Employers use resumes to get a deeper understanding of candidate skills, strengths and experience. Your resume should reflect achievements, awards, education, experience and any other outstanding accomplishments that align with your career path and goals.
This is a cross-section data about resume, call-back and employer information for 4,870 fictitious resumes sent in response to employment advertisements in Chicago and Boston in 2001, in a randomized controlled experiment.
- Firstly, the data set was imported using read.csv. The original dataset is read as Datafinal .
- To make better analysis, the categorical variables “yes and no” were changed to numerical values of 1 and 0 respectively in excel using find and replace. This data is imported and read as Datafinal1.
- In order to find if there are missing values, [which(is.na(Datafinal))] was used. But, it gave the output 0 indicating there aren’t any missing values.
- By using str(Datafinal) , a compact structure of the dataset was obtained, which makes the further analysis simple based on if the variable is numeric or categorical.
- Other commands like head(Datafinal) to obtain the initial rows, summary(Datafinal) to produce result summaries of various model fitting functions also were used.
- Filtering using dplyr library.
- Visualizations using bar graphs, histograms and box plot.
- Finding relationships using correlation matrix and chi-square test.
The results and inferences are mentioned in the the Report.pdf file.

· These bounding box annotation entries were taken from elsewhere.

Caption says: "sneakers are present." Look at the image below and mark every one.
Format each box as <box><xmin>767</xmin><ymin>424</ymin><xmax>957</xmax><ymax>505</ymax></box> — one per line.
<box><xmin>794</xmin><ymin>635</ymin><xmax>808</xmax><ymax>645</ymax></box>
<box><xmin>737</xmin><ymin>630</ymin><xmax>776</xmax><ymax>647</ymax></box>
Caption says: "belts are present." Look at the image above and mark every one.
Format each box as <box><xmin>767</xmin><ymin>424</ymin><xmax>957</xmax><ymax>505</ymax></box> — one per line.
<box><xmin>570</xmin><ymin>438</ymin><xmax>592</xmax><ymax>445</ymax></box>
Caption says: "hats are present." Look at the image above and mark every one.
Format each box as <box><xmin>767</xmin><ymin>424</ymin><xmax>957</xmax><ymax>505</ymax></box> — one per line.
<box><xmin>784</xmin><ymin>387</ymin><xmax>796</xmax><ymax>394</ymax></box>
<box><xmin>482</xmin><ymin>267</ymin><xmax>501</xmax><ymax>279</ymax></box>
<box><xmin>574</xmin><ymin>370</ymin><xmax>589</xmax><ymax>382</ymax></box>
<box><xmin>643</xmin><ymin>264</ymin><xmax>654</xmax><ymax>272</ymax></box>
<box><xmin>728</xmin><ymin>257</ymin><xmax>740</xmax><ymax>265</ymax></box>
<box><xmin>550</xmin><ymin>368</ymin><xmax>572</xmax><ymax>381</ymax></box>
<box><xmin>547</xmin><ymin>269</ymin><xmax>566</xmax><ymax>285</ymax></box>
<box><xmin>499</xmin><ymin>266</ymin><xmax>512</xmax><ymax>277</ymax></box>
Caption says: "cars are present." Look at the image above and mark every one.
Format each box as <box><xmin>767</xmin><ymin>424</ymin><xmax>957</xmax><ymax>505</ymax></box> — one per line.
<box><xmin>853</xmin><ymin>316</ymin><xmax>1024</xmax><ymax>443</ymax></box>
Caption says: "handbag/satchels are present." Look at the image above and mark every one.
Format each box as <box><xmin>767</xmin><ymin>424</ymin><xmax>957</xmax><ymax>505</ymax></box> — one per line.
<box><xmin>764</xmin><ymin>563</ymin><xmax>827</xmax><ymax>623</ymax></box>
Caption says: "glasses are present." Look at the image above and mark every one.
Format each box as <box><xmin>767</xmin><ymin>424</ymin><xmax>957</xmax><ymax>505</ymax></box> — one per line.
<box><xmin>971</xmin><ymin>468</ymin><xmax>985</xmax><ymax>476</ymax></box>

- Performing “Exploratory Data analysis using R” on the resume dataset using libraries like dplyr(), tidyr(), ggplot2(), corrplot(), Hmisc(), PerformanceAnalytic() , various statistical and visualization methods, we have drawn numerous conclusions and inferences.
- The baseline of all the analysis techniques is whether a candidate who has applied for a particular job gets a call back or not. Visualization techniques like bar plots, histogram, box plot, scatterplot and statistical tools like chi-square test and correlation were used, which helped in finding which variables are highly responsible for getting a call back for the interview.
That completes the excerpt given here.